- Born: September 20, 1974 Heidelberg, Germany
- Known for: COVID-19 in Germany
- Scientific career
- Fields: Physician and Tropical medicine specialist

= Camilla Rothe =

German physician

Camilla Rothe (born 20 September 1974 in Heidelberg) is a German physician and tropical medicine specialist. She diagnosed the first confirmed case of COVID-19 in Germany, and her scientific work helped confirm that the virus could be transmitted asymptomatically. Time named her one of the 100 most influential people of the year in 2020, and her discovery has been credited with saving countless lives.

== Education ==
Camilla Rothe grew up in Heidelberg, where she attended the Kurfürst Friedrich Gymnasium and graduated at the top of her class.
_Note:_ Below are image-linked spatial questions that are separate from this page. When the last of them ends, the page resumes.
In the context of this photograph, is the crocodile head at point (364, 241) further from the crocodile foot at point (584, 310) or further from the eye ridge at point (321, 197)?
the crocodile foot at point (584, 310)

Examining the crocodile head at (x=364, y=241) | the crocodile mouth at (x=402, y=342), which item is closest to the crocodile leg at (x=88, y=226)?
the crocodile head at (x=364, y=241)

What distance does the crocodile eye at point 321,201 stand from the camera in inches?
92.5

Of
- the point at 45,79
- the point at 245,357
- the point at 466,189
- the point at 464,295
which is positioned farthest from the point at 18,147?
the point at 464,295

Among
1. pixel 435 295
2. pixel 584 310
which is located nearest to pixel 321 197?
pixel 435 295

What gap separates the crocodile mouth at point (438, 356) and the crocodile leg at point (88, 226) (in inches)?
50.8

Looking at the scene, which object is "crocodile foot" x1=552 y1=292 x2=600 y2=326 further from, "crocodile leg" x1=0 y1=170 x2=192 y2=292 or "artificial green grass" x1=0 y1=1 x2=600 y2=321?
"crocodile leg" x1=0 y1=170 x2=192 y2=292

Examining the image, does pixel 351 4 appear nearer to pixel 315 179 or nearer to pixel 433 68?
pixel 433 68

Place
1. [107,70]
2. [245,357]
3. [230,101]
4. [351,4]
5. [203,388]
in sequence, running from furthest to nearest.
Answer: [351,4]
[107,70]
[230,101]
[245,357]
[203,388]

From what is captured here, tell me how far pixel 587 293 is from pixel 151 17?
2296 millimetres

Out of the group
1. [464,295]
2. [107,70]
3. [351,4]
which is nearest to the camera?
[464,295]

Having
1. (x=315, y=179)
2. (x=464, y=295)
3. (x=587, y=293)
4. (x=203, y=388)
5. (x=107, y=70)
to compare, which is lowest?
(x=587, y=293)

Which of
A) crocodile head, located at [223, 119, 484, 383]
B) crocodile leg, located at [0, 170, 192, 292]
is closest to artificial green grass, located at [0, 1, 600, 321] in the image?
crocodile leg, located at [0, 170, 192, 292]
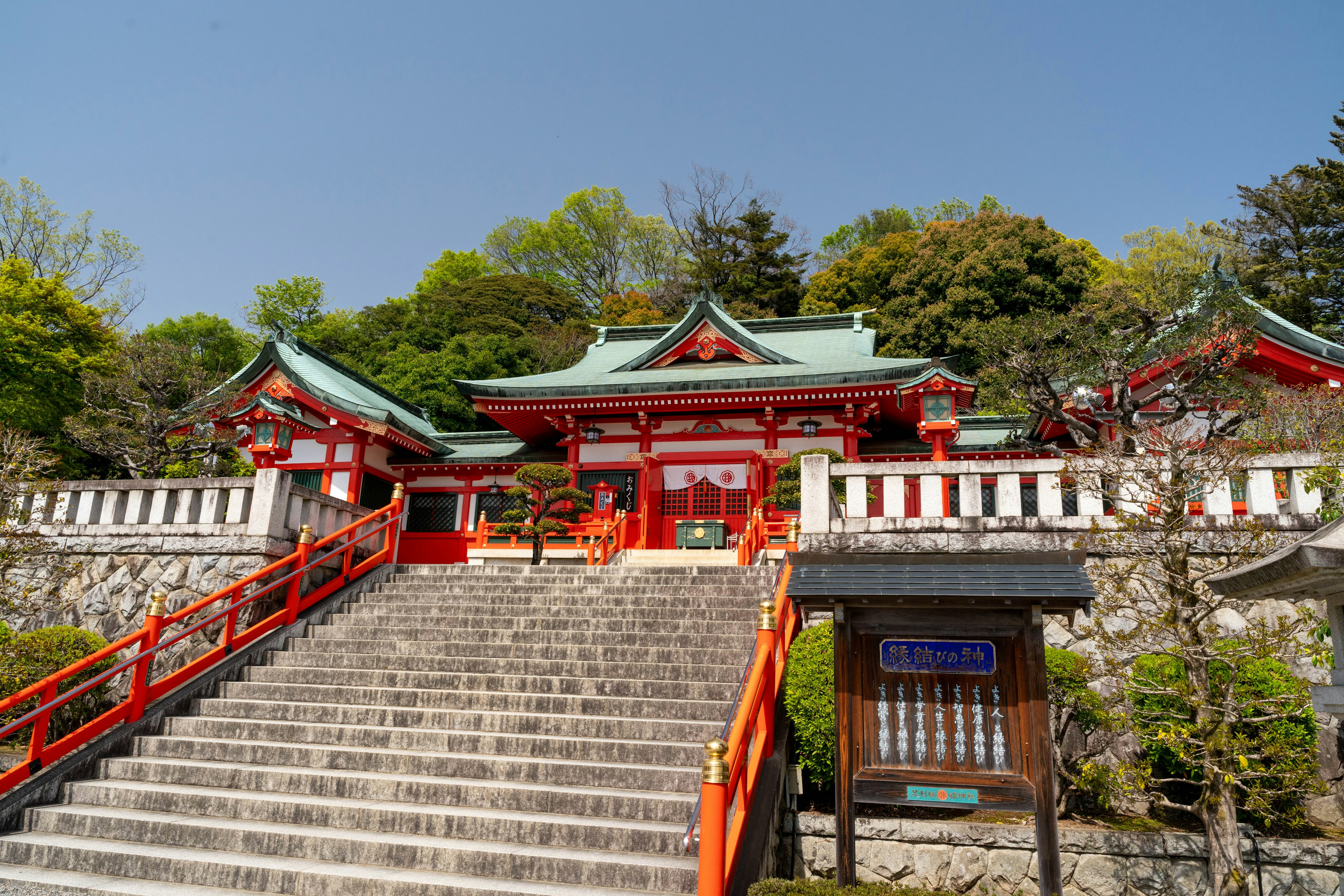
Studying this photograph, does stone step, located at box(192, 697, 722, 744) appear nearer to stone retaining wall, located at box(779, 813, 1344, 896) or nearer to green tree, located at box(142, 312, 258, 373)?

She studied medicine from 1994 to 2001 in Freiburg and Berlin. She worked as an assistant doctor at the Charité in Berlin, where she graduated as a specialist in internal medicine in 2008. In the same year she completed her doctorate. From 2009 to 2013 she worked at Queen Elizabeth Central Hospital Blantyre, in the south of Malawi. On her return, she continued to specialize in tropical medicine at the Bernhard Nocht Institute in Hamburg. From there she moved to the LMU Klinikum in Munich.

== Work on COVID-19 ==
On 27 January 2020, Rothe diagnosed the first confirmed case of COVID-19 in Germany. It was evident that the infection had come from a Chinese traveler who visited Germany without noticing any symptoms of the disease. Rothe and Michael Hölscher published this discovery on 30 January in The New England Journal of Medicine. Her published report was initially met with disbelief and denial. Thus began a two-month scientific dispute about when the disease can be transmitted from person to person, which ended with the confirmation of their findings.

In 2020, Time named her one of the 100 most influential people of the year. Professor of molecular medicine Eric Topol wrote that "her discovery has saved countless lives".

== Publications ==
- Clinical Cases in Tropical Medicine. Saunders, Philadelphia 2014. ISBN 978-0-7020-5824-0.